If the computing happens only at the edge device, then it’s local computing, not edge computing. Edge computing involves consistent, low-power connections to the core (cloud or centralized in-house servers). While most of the data is analyzed at the end, some data may be processed or stored centrally. Usually, this means that most of the data collected by edge devices are analyzed and discarded by the edge devices. However, some of the critical data is transferred and stored at a centralized location for the longer term.
Edge devices and the central core are not technological challenges anymore. However, consistent, low-power connectivity continues to be a challenge. The various currently available options are vastly incapable of supporting the edge infrastructure. Although a low-power option, Bluetooth is not consistent; Wi-Fi, although it offers consistency, has a very limited range; 4G LTE, despite its excellent consistency, is power-hungry and low on bandwidth.
5G connectivity is poised to address all of these issues and revolutionize Intelligent Edge.
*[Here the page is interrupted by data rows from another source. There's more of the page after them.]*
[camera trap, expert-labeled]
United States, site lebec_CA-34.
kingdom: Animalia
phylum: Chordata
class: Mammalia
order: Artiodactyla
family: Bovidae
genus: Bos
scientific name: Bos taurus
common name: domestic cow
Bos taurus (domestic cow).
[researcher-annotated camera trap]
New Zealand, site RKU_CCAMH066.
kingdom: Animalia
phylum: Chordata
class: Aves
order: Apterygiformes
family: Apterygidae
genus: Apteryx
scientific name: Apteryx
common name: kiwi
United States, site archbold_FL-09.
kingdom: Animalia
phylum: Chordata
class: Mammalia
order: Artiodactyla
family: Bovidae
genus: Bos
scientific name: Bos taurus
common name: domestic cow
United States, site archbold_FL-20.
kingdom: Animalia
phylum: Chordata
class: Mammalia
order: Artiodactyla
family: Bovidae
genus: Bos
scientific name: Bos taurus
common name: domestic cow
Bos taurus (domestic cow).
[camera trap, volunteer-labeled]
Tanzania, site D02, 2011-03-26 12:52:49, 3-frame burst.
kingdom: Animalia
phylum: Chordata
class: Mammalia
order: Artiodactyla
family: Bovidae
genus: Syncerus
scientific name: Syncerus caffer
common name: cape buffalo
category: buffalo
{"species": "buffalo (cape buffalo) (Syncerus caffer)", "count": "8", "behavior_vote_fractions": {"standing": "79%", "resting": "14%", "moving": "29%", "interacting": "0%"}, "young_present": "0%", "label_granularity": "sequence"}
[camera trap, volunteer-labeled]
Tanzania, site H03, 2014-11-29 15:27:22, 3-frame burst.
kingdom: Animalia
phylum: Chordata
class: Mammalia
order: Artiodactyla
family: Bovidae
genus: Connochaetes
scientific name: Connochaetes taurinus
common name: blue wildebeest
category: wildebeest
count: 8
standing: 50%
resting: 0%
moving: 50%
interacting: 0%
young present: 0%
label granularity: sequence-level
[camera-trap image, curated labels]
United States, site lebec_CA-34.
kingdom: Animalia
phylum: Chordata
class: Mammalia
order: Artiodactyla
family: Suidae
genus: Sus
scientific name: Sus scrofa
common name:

Intelligent Edge: Rocket Fuel to Technological Innovation
A staggering number of use cases are waiting for intelligent Edge to mature and become widely available. Remote surgery, for instance, which involves a real surgeon operating on a patient through a robot, needs haptic feedback and real-time contextual insights with near-zero latency. Even millisecond lags can have disastrous consequences.
Likewise, many use cases demand low-latency infrastructure, such as smart traffic management, smart grid management, AI-driven building inspections, and more. Intelligent Edge not only fulfills this demand but also ushers in a new revolution of hardware and software development, which will be optimized to support and take advantage of Intelligent Edge.